--- Given records ---
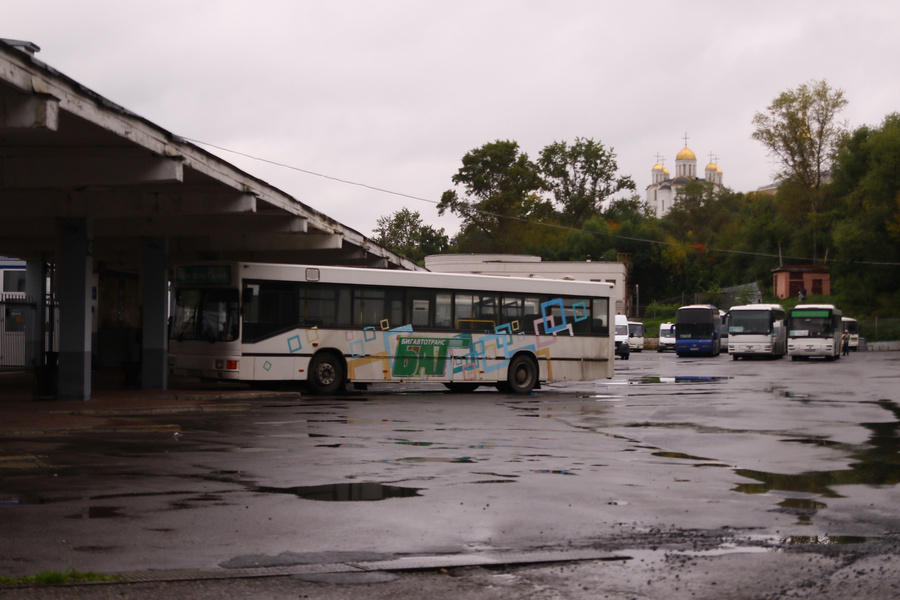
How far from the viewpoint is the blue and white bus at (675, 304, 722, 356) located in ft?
202

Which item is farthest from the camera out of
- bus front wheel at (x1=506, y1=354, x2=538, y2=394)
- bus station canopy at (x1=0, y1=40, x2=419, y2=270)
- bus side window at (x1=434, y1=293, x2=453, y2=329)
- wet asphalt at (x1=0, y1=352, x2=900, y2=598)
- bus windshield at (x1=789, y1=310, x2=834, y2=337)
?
bus windshield at (x1=789, y1=310, x2=834, y2=337)

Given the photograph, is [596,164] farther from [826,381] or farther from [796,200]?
[826,381]

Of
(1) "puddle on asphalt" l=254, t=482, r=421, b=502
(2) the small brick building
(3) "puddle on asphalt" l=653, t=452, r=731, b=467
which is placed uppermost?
(2) the small brick building

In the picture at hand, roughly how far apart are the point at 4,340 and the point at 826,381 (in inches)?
1016

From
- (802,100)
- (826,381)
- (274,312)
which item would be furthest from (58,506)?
(802,100)

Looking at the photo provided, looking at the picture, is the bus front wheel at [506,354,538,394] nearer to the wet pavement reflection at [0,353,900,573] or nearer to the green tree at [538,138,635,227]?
the wet pavement reflection at [0,353,900,573]

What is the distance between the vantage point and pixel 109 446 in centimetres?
1305

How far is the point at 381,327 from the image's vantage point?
81.1 ft

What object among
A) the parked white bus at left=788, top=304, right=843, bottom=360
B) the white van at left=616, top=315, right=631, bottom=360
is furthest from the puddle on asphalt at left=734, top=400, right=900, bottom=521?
the white van at left=616, top=315, right=631, bottom=360

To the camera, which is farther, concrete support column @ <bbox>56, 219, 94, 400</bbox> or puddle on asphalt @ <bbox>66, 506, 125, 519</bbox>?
concrete support column @ <bbox>56, 219, 94, 400</bbox>

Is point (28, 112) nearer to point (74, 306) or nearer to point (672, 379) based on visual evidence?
Answer: point (74, 306)

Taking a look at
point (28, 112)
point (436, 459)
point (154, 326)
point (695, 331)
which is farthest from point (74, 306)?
point (695, 331)

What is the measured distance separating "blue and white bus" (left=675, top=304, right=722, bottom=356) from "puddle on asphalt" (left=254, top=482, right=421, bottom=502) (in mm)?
53697

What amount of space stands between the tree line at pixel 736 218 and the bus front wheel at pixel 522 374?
186ft
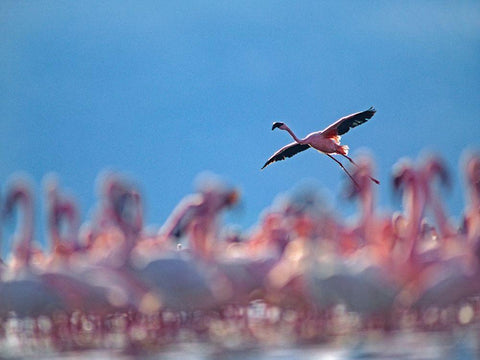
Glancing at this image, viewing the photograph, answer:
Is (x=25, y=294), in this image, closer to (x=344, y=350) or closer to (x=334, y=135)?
(x=344, y=350)

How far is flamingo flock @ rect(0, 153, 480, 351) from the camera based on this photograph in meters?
10.6

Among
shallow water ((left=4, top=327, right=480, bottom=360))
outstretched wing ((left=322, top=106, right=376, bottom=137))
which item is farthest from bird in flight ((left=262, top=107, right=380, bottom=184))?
shallow water ((left=4, top=327, right=480, bottom=360))

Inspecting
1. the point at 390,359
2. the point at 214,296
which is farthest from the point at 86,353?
the point at 390,359

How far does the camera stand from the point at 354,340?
10492 millimetres

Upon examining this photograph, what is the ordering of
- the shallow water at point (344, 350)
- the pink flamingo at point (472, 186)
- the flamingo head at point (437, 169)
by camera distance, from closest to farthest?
the shallow water at point (344, 350), the pink flamingo at point (472, 186), the flamingo head at point (437, 169)

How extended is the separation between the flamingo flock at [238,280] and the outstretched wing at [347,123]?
4.72 meters

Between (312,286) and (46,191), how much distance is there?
14.4 ft

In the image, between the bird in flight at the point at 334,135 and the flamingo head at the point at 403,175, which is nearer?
the bird in flight at the point at 334,135

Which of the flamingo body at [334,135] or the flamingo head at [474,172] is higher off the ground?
the flamingo head at [474,172]

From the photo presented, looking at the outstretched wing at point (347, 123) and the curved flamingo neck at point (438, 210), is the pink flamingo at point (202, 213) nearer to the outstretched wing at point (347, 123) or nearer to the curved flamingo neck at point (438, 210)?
the curved flamingo neck at point (438, 210)

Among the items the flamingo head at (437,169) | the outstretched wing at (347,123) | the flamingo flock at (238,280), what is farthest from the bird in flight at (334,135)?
the flamingo head at (437,169)

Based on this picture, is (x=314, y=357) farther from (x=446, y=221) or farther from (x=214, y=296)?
(x=446, y=221)

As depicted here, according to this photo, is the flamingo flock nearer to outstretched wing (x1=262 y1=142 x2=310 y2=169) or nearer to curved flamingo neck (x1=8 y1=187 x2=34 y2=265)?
curved flamingo neck (x1=8 y1=187 x2=34 y2=265)

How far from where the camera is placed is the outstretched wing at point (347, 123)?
5.89m
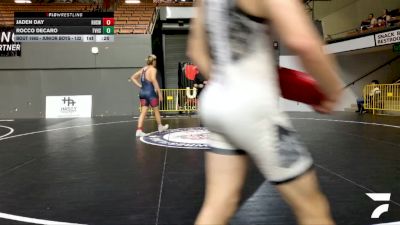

--- Directions ---
Count the lines in the records that contain the word "pavement", treating uppercase and lowercase as different, and give only the number.

--- Written response ---
2